• [TASKS TO PERFORM]
1. In the note on hidden reasoning ability in base models, what share of the performance gap to thinking models does the hybrid steering model recover?
2. Retype word for word the part of the note on hidden reasoning ability in base models starting at "Three convergent findings" and ending at "model's activation space.".

• [SELECTED EXTRACT]

== Segment start ==

Reinforcement Learning for LLMs LLM Reasoning and Architecture

Do base models already contain hidden reasoning ability?

Explores whether reasoning capability emerges during pre-training as a latent feature rather than being created by post-training methods like reinforcement learning or fine-tuning.

Note · 2026-02-22 · sourced from Reasoning Architectures

Three convergent findings build a strong case that reasoning capability is primarily a pre-training phenomenon:

Finding 1 (Base Models paper): Base models already spontaneously demonstrate strong reasoning capabilities and "aha moment" self-reflection patterns when sampled sufficiently. Reasoning traces generated by RL-fine-tuned models are already present in base model outputs — they just appear with lower frequency. RL biases generation toward high-reward patterns; it doesn't create new patterns.

Finding 2 (Steering): A hybrid model using base model weights + thinking model steering vectors recovers 91% of the performance gap to thinking models while steering only 12% of tokens. The reasoning mechanisms (backtracking, uncertainty estimation, subgoal-setting) already exist as directions in the base model's activation space.

Finding 3 (CFT/RLVR): Critique Fine-Tuning on a single problem can unlock reasoning potential at RLVR-level effectiveness. By exposing the model to diverse critiques of varied incorrect solutions to one problem, CFT activates reasoning patterns already latent in the base model without requiring hundreds of GPU hours of RL training.

Finding 4 (CoT-Decoding): Pre-trained LLMs inherently contain CoT reasoning paths that can be elicited simply by altering the decoding procedure. Rather than greedy decoding, inspecting top-k alternative tokens reveals that CoT paths are frequently present in the model's probability distribution. A confidence metric differentiates CoT from non-CoT paths — the model shows increased confidence in its final answer when a CoT reasoning path is present. This is entirely unsupervised, requiring no prompting, tuning, or training modifications — purely a decoding change. CoT-decoding adds a fourth mechanism to the latent capability evidence: RL steering, CFT, RLVR, and now decoding all unlock reasoning already present.

== Segment end ==

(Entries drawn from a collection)
== Segment start ==

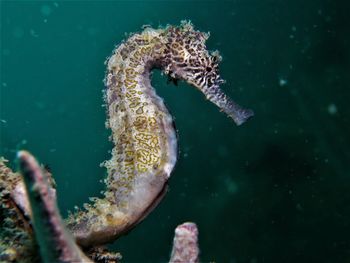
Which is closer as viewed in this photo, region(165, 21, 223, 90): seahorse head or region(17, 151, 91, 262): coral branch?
region(17, 151, 91, 262): coral branch

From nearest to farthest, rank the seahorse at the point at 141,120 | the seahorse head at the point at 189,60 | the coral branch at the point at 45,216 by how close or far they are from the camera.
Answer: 1. the coral branch at the point at 45,216
2. the seahorse at the point at 141,120
3. the seahorse head at the point at 189,60

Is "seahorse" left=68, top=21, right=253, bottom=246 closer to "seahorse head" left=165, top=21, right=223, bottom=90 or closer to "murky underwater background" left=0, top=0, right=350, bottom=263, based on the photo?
"seahorse head" left=165, top=21, right=223, bottom=90

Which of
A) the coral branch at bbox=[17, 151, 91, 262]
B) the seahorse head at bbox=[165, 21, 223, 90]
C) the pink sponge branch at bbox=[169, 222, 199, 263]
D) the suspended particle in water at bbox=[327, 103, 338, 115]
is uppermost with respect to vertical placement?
the seahorse head at bbox=[165, 21, 223, 90]

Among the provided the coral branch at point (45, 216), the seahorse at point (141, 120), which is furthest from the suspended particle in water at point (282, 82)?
the coral branch at point (45, 216)

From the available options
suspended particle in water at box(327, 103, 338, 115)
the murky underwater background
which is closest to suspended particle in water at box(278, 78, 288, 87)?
the murky underwater background

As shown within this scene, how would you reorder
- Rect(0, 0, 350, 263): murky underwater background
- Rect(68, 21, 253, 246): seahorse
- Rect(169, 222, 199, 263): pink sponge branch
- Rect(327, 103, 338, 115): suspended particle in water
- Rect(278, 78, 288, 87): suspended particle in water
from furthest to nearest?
Rect(278, 78, 288, 87): suspended particle in water, Rect(327, 103, 338, 115): suspended particle in water, Rect(0, 0, 350, 263): murky underwater background, Rect(68, 21, 253, 246): seahorse, Rect(169, 222, 199, 263): pink sponge branch

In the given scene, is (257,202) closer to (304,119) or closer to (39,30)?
(304,119)

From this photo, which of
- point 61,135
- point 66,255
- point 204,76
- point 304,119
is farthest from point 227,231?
point 61,135

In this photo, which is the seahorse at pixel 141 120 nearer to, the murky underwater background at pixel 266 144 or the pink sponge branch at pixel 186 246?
the pink sponge branch at pixel 186 246

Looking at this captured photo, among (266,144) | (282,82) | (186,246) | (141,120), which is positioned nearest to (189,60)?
(141,120)
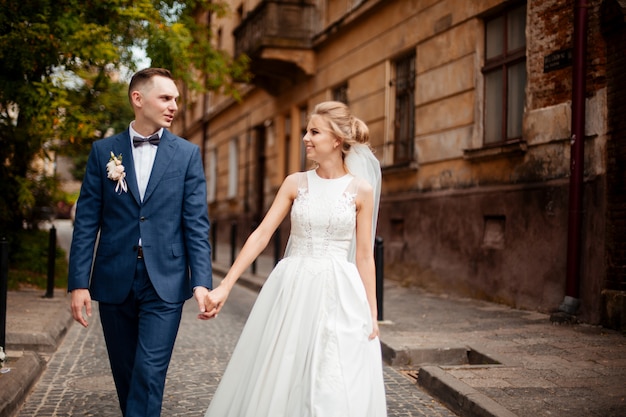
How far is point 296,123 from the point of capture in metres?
19.4

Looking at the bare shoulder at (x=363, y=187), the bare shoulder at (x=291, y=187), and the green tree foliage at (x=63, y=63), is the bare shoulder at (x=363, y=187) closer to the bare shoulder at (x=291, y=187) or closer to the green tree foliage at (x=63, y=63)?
the bare shoulder at (x=291, y=187)

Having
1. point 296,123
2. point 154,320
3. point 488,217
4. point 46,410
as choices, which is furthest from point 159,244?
point 296,123

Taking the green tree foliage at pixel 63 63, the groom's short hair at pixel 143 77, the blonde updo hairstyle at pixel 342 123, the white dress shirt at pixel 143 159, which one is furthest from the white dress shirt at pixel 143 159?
the green tree foliage at pixel 63 63

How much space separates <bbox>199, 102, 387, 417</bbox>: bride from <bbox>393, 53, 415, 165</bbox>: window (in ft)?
30.4

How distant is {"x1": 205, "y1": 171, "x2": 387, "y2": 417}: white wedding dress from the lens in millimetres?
3639

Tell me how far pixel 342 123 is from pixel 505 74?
7132 millimetres

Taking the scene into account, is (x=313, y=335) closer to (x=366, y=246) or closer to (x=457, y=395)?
(x=366, y=246)

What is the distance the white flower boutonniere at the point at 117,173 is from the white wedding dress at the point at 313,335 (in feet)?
3.01

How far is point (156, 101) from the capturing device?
3717 mm

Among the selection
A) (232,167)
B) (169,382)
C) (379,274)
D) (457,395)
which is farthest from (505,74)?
(232,167)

== Segment end ==

• [ANSWERS FOR THE TASKS]
1. It recovers 91% of the performance gap.

2.
Three convergent findings build a strong case that reasoning capability is primarily a pre-training phenomenon:

Finding 1 (Base Models paper): Base models already spontaneously demonstrate strong reasoning capabilities and "aha moment" self-reflection patterns when sampled sufficiently. Reasoning traces generated by RL-fine-tuned models are already present in base model outputs — they just appear with lower frequency. RL biases generation toward high-reward patterns; it doesn't create new patterns.

Finding 2 (Steering): A hybrid model using base model weights + thinking model steering vectors recovers 91% of the performance gap to thinking models while steering only 12% of tokens. The reasoning mechanisms (backtracking, uncertainty estimation, subgoal-setting) already exist as directions in the base model's activation space.